(Provided data)
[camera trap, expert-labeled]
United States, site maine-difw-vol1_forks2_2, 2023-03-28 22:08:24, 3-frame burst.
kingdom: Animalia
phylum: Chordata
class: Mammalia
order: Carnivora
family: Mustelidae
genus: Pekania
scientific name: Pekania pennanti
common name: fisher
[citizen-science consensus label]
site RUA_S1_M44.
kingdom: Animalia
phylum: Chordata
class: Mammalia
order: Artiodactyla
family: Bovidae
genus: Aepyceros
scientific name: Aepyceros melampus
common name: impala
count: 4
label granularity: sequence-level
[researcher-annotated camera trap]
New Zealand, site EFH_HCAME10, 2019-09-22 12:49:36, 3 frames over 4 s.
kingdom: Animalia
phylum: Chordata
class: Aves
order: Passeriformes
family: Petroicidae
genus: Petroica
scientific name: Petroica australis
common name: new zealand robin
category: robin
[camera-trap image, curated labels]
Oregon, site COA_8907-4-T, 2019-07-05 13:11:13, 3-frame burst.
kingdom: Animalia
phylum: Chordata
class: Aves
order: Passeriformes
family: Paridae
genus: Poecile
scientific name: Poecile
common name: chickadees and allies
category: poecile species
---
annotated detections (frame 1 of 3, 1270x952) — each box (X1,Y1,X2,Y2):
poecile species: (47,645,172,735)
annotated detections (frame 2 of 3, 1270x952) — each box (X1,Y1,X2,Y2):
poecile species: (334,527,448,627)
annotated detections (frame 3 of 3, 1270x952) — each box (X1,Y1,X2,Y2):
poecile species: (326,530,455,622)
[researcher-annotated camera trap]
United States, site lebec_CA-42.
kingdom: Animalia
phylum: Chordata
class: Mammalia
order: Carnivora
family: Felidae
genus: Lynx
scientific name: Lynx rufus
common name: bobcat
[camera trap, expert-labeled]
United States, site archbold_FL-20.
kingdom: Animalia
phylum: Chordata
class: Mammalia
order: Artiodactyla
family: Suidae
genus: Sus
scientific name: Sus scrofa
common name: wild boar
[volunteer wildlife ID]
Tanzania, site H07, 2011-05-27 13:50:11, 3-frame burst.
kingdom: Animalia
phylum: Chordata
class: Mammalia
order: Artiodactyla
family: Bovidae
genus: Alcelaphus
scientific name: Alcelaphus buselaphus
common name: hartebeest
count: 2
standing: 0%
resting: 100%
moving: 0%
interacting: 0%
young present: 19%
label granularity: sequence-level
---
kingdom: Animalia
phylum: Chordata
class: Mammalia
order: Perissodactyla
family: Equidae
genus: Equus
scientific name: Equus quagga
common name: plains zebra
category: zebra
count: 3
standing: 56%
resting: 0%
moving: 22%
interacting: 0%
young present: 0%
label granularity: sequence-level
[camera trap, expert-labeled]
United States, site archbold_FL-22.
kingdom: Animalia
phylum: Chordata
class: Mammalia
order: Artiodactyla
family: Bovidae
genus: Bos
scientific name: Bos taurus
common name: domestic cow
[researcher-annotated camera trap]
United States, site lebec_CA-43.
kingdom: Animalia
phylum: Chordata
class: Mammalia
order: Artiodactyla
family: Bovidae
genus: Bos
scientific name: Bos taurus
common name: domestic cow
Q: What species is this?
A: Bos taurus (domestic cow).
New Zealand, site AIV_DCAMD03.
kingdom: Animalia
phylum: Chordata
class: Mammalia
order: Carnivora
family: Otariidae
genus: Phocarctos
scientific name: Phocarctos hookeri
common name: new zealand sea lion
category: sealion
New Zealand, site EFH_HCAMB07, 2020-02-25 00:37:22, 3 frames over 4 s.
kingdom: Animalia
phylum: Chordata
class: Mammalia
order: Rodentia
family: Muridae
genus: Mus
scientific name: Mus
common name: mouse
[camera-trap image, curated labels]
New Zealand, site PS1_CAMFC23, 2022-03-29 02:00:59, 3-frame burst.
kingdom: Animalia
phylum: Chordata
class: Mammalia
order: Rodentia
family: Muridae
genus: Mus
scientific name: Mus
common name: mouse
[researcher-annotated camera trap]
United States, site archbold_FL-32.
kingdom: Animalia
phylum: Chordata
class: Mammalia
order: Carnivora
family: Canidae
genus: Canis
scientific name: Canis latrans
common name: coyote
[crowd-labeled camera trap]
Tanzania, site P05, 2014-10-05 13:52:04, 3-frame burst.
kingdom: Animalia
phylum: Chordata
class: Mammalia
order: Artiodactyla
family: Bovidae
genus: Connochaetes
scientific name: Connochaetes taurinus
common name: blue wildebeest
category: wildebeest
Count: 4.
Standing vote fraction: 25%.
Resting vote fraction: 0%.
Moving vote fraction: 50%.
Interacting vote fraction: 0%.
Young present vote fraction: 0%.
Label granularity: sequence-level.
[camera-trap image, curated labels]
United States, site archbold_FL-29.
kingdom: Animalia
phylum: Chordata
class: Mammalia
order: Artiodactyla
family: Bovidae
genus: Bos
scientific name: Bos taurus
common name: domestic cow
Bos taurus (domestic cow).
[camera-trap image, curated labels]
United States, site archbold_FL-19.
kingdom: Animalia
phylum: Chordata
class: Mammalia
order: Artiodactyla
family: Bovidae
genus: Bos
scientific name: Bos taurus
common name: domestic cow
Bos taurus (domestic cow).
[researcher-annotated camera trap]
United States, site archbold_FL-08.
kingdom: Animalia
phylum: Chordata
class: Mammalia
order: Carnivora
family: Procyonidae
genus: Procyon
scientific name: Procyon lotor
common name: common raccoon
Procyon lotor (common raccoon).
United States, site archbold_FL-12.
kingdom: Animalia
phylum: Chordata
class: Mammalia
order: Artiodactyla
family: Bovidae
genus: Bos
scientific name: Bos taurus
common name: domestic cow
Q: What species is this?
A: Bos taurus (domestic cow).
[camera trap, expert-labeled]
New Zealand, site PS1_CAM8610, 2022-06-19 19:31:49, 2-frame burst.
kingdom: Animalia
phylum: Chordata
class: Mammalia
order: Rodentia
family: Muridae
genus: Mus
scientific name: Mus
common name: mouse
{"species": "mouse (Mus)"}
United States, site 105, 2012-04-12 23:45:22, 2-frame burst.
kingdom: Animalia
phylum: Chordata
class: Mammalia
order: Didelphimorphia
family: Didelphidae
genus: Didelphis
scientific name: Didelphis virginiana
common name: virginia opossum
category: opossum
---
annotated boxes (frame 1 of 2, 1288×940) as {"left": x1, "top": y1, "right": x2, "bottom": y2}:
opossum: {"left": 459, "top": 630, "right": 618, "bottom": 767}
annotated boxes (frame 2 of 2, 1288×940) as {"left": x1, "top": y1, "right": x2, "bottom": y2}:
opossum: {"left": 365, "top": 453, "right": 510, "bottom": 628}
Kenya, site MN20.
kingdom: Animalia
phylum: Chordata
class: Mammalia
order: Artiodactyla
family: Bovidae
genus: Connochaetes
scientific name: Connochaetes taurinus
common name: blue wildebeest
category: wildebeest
(End Provided data)
:: Activity ::
Transcribe every record above word for word.

:: Response area ::
[camera trap, expert-labeled]
United States, site maine-difw-vol1_forks2_2, 2023-03-28 22:08:24, 3-frame burst.
kingdom: Animalia
phylum: Chordata
class: Mammalia
order: Carnivora
family: Mustelidae
genus: Pekania
scientific name: Pekania pennanti
common name: fisher
[citizen-science consensus label]
site RUA_S1_M44.
kingdom: Animalia
phylum: Chordata
class: Mammalia
order: Artiodactyla
family: Bovidae
genus: Aepyceros
scientific name: Aepyceros melampus
common name: impala
count: 4
label granularity: sequence-level
[researcher-annotated camera trap]
New Zealand, site EFH_HCAME10, 2019-09-22 12:49:36, 3 frames over 4 s.
kingdom: Animalia
phylum: Chordata
class: Aves
order: Passeriformes
family: Petroicidae
genus: Petroica
scientific name: Petroica australis
common name: new zealand robin
category: robin
[camera-trap image, curated labels]
Oregon, site COA_8907-4-T, 2019-07-05 13:11:13, 3-frame burst.
kingdom: Animalia
phylum: Chordata
class: Aves
order: Passeriformes
family: Paridae
genus: Poecile
scientific name: Poecile
common name: chickadees and allies
category: poecile species
---
annotated detections (frame 1 of 3, 1270x952) — each box (X1,Y1,X2,Y2):
poecile species: (47,645,172,735)
annotated detections (frame 2 of 3, 1270x952) — each box (X1,Y1,X2,Y2):
poecile species: (334,527,448,627)
annotated detections (frame 3 of 3, 1270x952) — each box (X1,Y1,X2,Y2):
poecile species: (326,530,455,622)
[researcher-annotated camera trap]
United States, site lebec_CA-42.
kingdom: Animalia
phylum: Chordata
class: Mammalia
order: Carnivora
family: Felidae
genus: Lynx
scientific name: Lynx rufus
common name: bobcat
[camera trap, expert-labeled]
United States, site archbold_FL-20.
kingdom: Animalia
phylum: Chordata
class: Mammalia
order: Artiodactyla
family: Suidae
genus: Sus
scientific name: Sus scrofa
common name: wild boar
[volunteer wildlife ID]
Tanzania, site H07, 2011-05-27 13:50:11, 3-frame burst.
kingdom: Animalia
phylum: Chordata
class: Mammalia
order: Artiodactyla
family: Bovidae
genus: Alcelaphus
scientific name: Alcelaphus buselaphus
common name: hartebeest
count: 2
standing: 0%
resting: 100%
moving: 0%
interacting: 0%
young present: 19%
label granularity: sequence-level
---
kingdom: Animalia
phylum: Chordata
class: Mammalia
order: Perissodactyla
family: Equidae
genus: Equus
scientific name: Equus quagga
common name: plains zebra
category: zebra
count: 3
standing: 56%
resting: 0%
moving: 22%
interacting: 0%
young present: 0%
label granularity: sequence-level
[camera trap, expert-labeled]
United States, site archbold_FL-22.
kingdom: Animalia
phylum: Chordata
class: Mammalia
order: Artiodactyla
family: Bovidae
genus: Bos
scientific name: Bos taurus
common name: domestic cow
[researcher-annotated camera trap]
United States, site lebec_CA-43.
kingdom: Animalia
phylum: Chordata
class: Mammalia
order: Artiodactyla
family: Bovidae
genus: Bos
scientific name: Bos taurus
common name: domestic cow
Q: What species is this?
A: Bos taurus (domestic cow).
New Zealand, site AIV_DCAMD03.
kingdom: Animalia
phylum: Chordata
class: Mammalia
order: Carnivora
family: Otariidae
genus: Phocarctos
scientific name: Phocarctos hookeri
common name: new zealand sea lion
category: sealion
New Zealand, site EFH_HCAMB07, 2020-02-25 00:37:22, 3 frames over 4 s.
kingdom: Animalia
phylum: Chordata
class: Mammalia
order: Rodentia
family: Muridae
genus: Mus
scientific name: Mus
common name: mouse
[camera-trap image, curated labels]
New Zealand, site PS1_CAMFC23, 2022-03-29 02:00:59, 3-frame burst.
kingdom: Animalia
phylum: Chordata
class: Mammalia
order: Rodentia
family: Muridae
genus: Mus
scientific name: Mus
common name: mouse
[researcher-annotated camera trap]
United States, site archbold_FL-32.
kingdom: Animalia
phylum: Chordata
class: Mammalia
order: Carnivora
family: Canidae
genus: Canis
scientific name: Canis latrans
common name: coyote
[crowd-labeled camera trap]
Tanzania, site P05, 2014-10-05 13:52:04, 3-frame burst.
kingdom: Animalia
phylum: Chordata
class: Mammalia
order: Artiodactyla
family: Bovidae
genus: Connochaetes
scientific name: Connochaetes taurinus
common name: blue wildebeest
category: wildebeest
Count: 4.
Standing vote fraction: 25%.
Resting vote fraction: 0%.
Moving vote fraction: 50%.
Interacting vote fraction: 0%.
Young present vote fraction: 0%.
Label granularity: sequence-level.
[camera-trap image, curated labels]
United States, site archbold_FL-29.
kingdom: Animalia
phylum: Chordata
class: Mammalia
order: Artiodactyla
family: Bovidae
genus: Bos
scientific name: Bos taurus
common name: domestic cow
Bos taurus (domestic cow).
[camera-trap image, curated labels]
United States, site archbold_FL-19.
kingdom: Animalia
phylum: Chordata
class: Mammalia
order: Artiodactyla
family: Bovidae
genus: Bos
scientific name: Bos taurus
common name: domestic cow
Bos taurus (domestic cow).
[researcher-annotated camera trap]
United States, site archbold_FL-08.
kingdom: Animalia
phylum: Chordata
class: Mammalia
order: Carnivora
family: Procyonidae
genus: Procyon
scientific name: Procyon lotor
common name: common raccoon
Procyon lotor (common raccoon).
United States, site archbold_FL-12.
kingdom: Animalia
phylum: Chordata
class: Mammalia
order: Artiodactyla
family: Bovidae
genus: Bos
scientific name: Bos taurus
common name: domestic cow
Q: What species is this?
A: Bos taurus (domestic cow).
[camera trap, expert-labeled]
New Zealand, site PS1_CAM8610, 2022-06-19 19:31:49, 2-frame burst.
kingdom: Animalia
phylum: Chordata
class: Mammalia
order: Rodentia
family: Muridae
genus: Mus
scientific name: Mus
common name: mouse
{"species": "mouse (Mus)"}
United States, site 105, 2012-04-12 23:45:22, 2-frame burst.
kingdom: Animalia
phylum: Chordata
class: Mammalia
order: Didelphimorphia
family: Didelphidae
genus: Didelphis
scientific name: Didelphis virginiana
common name: virginia opossum
category: opossum
---
annotated boxes (frame 1 of 2, 1288×940) as {"left": x1, "top": y1, "right": x2, "bottom": y2}:
opossum: {"left": 459, "top": 630, "right": 618, "bottom": 767}
annotated boxes (frame 2 of 2, 1288×940) as {"left": x1, "top": y1, "right": x2, "bottom": y2}:
opossum: {"left": 365, "top": 453, "right": 510, "bottom": 628}
Kenya, site MN20.
kingdom: Animalia
phylum: Chordata
class: Mammalia
order: Artiodactyla
family: Bovidae
genus: Connochaetes
scientific name: Connochaetes taurinus
common name: blue wildebeest
category: wildebeest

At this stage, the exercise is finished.